**Source text**
-.-.-

Meeting a doughboy’s son

An 86-year-old World War I veteran attends the dedication day parade for the Vietnam Veterans Memorial, 13 November 1982

I had an interesting experience this past Tuesday at the final event for our Gilder Lehrman, Library of America, National Endowment for the Humanities World War One project: the son of a Great War veteran attended. As you might imagine, I was surprised–greatly and pleasantly–when he told me. I asked the gentleman if during the conversation he might be willing to share his father’s story. It turned out to be fascinating.

As it turned out the man’s father was born in Italy in the 1890s, came to the United States during the great wave of migration in the early twentieth century, and ended up back in Europe wearing an American doughboy’s uniform when the United States entered the war. It is a fascinating but actually not entirely unusual story. An interesting book came out several years ago called The Long Way Home telling the stories of twelve American soldiers who came through Ellis Island. It is one thing to say that millions of people fought in a war. Hearing individual stories makes it more relatable; each soldier’s story, from wherever he came and however he served, is another tile in the mosaic. The veteran whose son attended the function the other day was in his late 60’s when his son was born, which from doing the math as Iroughly calculated it would have been in the 1960s. So, this aspect of the story is a bit more anomalous. It is similar to the stories one hears of Civil War veterans who fathered children in the 1900s and 1910s. To hear the son tell the story was a humbling experience and a reminder that when we discuss about the Great War we are not talking about ancient history, but a historical moment within the living memory of even the children of the soldiers who served.

(image/Department of Defense. Defense Audiovisual Agency by Mickey Sanborn)

-.-.-

**Information supplied**

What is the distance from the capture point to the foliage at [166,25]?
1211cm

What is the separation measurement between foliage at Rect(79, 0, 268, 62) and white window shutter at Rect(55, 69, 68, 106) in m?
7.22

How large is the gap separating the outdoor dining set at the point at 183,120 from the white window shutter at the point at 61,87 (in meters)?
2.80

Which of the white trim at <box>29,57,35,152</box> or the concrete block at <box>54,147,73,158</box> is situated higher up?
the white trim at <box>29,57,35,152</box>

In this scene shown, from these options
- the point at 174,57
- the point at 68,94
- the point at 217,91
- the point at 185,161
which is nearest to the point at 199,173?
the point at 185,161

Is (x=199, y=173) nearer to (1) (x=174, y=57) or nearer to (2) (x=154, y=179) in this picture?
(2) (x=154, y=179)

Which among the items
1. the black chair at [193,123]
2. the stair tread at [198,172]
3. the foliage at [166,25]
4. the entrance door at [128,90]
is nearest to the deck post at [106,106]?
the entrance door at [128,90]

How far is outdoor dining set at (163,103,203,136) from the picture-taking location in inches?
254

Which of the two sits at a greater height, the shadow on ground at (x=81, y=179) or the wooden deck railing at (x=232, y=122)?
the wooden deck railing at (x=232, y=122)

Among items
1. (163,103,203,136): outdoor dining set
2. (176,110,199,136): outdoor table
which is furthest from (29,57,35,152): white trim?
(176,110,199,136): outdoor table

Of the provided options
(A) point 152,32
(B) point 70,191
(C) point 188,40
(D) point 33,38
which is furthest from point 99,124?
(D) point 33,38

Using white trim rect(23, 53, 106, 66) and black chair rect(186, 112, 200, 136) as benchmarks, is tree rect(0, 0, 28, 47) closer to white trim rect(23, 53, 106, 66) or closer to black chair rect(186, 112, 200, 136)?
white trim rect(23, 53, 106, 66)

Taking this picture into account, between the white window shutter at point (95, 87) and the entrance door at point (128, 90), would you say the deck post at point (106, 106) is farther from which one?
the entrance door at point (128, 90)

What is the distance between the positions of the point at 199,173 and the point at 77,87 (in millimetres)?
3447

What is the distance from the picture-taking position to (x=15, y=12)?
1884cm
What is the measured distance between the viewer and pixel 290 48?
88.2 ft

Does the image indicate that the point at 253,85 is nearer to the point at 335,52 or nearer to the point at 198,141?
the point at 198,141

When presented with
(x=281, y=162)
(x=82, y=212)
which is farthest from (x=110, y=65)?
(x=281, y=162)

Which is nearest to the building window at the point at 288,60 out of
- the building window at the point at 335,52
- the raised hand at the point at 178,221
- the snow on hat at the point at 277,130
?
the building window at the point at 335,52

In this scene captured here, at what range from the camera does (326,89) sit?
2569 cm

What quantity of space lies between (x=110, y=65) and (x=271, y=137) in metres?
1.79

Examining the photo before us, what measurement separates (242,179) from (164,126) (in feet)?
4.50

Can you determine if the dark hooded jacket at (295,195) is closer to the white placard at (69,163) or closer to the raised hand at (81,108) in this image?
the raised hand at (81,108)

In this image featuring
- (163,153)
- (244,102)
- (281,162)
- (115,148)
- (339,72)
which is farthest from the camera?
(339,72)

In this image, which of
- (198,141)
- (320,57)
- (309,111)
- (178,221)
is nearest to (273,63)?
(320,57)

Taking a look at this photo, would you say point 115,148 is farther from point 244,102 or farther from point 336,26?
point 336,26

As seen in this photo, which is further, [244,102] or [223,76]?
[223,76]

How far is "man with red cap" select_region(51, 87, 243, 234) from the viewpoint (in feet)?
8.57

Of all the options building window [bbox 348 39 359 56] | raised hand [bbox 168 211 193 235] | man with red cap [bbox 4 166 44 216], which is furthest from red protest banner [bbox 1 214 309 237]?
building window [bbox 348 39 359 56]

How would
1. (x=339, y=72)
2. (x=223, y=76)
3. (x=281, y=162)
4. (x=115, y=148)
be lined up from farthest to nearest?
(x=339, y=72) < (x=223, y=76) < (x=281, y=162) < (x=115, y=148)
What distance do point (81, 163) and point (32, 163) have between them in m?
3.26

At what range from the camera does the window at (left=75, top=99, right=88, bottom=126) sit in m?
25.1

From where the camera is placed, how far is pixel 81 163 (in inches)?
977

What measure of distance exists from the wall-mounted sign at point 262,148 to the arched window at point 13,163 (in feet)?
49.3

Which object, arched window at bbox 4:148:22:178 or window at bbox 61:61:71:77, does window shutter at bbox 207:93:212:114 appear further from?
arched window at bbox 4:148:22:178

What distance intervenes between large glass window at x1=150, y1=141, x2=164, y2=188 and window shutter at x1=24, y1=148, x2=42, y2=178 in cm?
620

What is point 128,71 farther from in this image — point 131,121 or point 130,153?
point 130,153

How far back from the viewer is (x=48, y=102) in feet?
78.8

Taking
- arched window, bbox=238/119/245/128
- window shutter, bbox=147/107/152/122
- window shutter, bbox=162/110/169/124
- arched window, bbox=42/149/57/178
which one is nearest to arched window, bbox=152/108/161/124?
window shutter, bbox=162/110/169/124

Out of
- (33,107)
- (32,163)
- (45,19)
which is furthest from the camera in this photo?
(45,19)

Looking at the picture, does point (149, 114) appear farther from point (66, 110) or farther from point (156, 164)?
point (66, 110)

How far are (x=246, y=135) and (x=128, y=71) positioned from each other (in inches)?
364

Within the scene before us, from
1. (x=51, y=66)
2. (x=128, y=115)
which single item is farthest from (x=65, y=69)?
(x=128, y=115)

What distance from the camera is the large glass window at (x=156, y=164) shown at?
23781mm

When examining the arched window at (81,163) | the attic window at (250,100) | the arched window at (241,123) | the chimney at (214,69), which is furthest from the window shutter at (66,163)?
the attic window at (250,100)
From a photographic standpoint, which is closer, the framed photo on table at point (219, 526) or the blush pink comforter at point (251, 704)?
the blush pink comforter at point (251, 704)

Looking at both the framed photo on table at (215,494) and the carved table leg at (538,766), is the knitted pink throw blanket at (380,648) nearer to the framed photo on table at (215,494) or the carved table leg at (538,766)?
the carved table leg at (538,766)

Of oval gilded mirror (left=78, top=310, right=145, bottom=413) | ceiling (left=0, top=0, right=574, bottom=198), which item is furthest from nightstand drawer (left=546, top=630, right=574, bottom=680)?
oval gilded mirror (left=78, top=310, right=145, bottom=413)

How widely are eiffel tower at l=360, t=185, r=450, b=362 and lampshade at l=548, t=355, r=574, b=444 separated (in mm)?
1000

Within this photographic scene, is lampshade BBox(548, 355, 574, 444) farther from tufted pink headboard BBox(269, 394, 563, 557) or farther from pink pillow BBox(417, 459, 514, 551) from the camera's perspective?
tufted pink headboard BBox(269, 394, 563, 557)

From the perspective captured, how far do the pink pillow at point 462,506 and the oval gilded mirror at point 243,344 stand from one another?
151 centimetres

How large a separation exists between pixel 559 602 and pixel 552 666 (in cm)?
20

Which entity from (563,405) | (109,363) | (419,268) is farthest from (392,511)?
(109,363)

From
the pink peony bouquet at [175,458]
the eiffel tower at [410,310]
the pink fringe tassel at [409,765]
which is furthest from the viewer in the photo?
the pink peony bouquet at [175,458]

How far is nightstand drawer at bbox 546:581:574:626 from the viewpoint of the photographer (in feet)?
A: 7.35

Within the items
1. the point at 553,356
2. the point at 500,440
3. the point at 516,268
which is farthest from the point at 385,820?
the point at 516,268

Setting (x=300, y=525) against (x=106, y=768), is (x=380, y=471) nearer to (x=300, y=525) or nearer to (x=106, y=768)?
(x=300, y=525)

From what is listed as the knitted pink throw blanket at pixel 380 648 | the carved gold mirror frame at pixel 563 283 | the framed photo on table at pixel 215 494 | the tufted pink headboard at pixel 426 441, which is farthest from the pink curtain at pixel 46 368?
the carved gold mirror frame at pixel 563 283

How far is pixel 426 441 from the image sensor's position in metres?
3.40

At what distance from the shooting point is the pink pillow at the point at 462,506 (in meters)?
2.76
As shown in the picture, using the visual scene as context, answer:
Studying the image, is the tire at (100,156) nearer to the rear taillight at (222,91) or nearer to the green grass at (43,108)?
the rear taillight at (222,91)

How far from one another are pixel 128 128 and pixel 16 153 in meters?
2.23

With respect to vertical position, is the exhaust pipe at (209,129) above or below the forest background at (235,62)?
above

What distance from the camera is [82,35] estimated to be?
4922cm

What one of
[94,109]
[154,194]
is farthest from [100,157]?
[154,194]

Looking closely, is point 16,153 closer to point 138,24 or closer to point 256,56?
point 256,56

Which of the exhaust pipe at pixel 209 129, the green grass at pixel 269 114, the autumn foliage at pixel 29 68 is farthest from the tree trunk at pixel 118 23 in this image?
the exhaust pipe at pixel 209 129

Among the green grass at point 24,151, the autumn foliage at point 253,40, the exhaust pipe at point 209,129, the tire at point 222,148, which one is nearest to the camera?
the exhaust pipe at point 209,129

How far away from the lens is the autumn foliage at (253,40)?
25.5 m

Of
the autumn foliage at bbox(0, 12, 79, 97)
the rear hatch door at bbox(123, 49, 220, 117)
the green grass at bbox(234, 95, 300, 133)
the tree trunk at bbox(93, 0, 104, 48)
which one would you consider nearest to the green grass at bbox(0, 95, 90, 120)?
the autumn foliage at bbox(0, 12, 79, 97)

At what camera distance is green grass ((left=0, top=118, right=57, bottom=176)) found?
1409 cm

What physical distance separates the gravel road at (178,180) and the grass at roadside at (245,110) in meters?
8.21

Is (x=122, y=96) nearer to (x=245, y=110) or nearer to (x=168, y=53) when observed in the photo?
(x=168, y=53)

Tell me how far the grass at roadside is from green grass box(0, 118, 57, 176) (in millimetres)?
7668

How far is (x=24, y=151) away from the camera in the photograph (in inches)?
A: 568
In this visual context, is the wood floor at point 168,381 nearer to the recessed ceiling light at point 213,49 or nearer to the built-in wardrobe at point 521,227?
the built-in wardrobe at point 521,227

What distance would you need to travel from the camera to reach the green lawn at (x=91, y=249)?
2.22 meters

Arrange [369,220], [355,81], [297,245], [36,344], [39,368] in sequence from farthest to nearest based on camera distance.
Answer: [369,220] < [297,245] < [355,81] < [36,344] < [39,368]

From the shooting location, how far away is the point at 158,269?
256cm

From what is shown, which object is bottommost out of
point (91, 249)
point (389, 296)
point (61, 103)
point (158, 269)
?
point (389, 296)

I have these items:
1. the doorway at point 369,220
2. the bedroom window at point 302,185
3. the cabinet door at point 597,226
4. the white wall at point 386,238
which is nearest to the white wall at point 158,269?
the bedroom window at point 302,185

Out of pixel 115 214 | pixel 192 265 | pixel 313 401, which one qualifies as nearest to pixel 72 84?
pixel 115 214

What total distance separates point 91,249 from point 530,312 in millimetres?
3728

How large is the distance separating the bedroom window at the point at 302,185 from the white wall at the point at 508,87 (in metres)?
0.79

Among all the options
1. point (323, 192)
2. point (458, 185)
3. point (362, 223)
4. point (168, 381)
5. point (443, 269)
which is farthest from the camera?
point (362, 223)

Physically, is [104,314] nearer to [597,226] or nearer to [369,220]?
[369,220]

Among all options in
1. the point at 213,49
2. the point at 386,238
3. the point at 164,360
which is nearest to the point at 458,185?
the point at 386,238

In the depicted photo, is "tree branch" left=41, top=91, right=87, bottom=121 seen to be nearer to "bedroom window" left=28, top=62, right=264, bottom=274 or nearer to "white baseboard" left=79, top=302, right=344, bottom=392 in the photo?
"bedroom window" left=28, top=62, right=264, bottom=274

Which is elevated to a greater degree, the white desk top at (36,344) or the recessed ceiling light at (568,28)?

-.-.-

**Using the information**
[1] List every decade, written in the form "1890s," that the post about meeting a doughboy's son mentions, in the order they first appear.
[2] From the post about meeting a doughboy's son, output the passage starting with "Meeting a doughboy’s" and going on through "to be fascinating.".

**Answer section**
[1]
1890s
1960s
1900s
1910s

[2]
Meeting a doughboy’s son

An 86-year-old World War I veteran attends the dedication day parade for the Vietnam Veterans Memorial, 13 November 1982

I had an interesting experience this past Tuesday at the final event for our Gilder Lehrman, Library of America, National Endowment for the Humanities World War One project: the son of a Great War veteran attended. As you might imagine, I was surprised–greatly and pleasantly–when he told me. I asked the gentleman if during the conversation he might be willing to share his father’s story. It turned out to be fascinating.